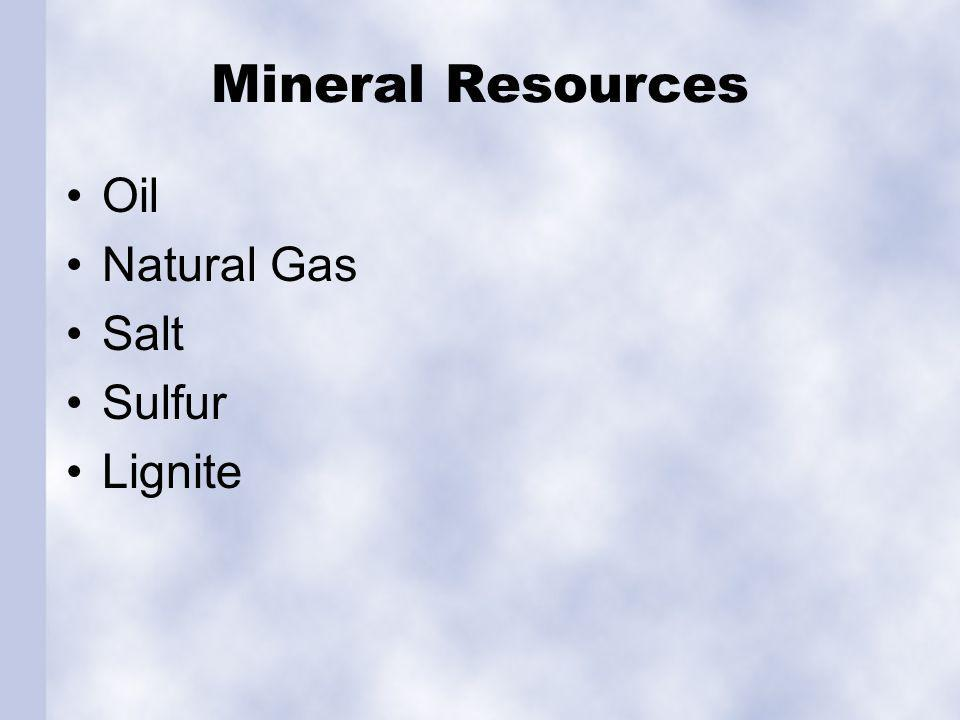 Mineral Resources minerals: inorganic substances formed by Earth's geological processes. Important to Louisiana's economy.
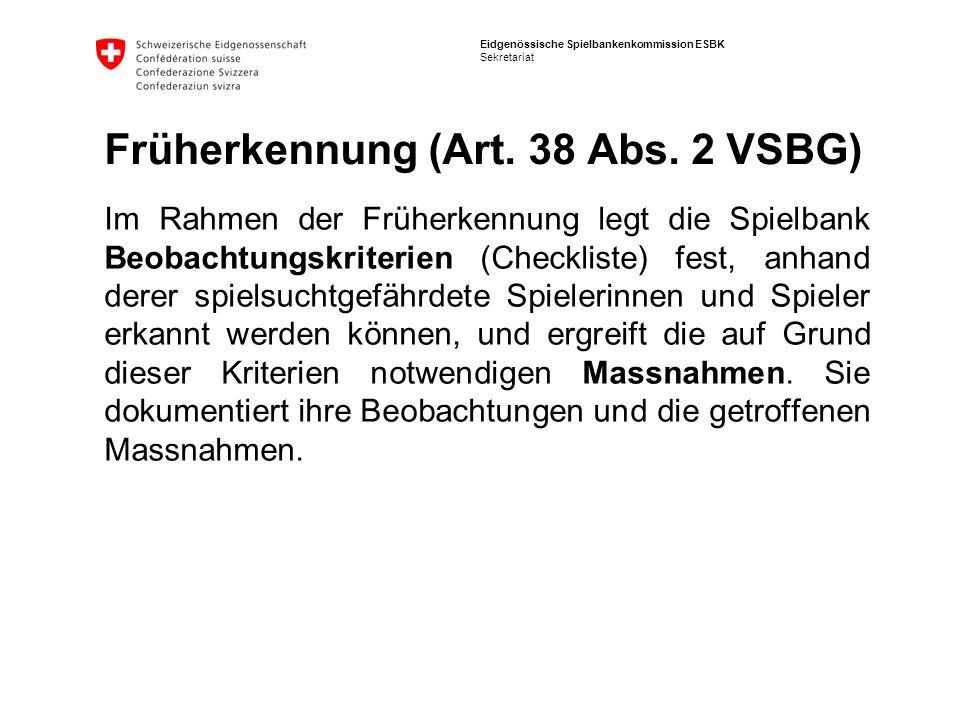 Früherkennung (Art. 38 Abs. 2 VSBG)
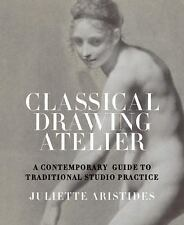 Classical Drawing Atelier : A Complete Course in Traditional Studio Practice...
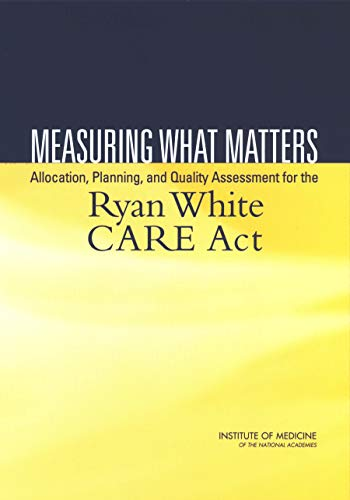 Measuring What Matters: Allocation, Planning, and Quality Assessment for the Ryan White CARE Act (English Edition)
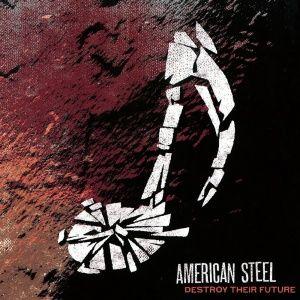 american-steel-destroy-their-future-2007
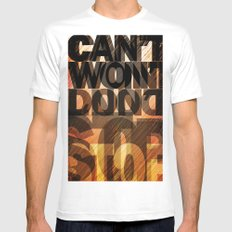CAN'T WON'T DON'T STOP Mens Fitted Tee SMALL White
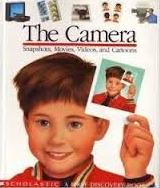 The Camera: Snapshots, Movies, Videos, and Cartoons (First Discovery)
........
### WHAT THIS TASK INVOLVES
Only the lines from the one containing "CAN'T WON'T DON'T" through the final line of the material should appear in the answer, copied exactly and without any picture.

### ANSWER BOX
CAN'T WON'T DON'T STOP Mens Fitted Tee SMALL White
 The Camera: Snapshots, Movies, Videos, and Cartoons (First Discovery)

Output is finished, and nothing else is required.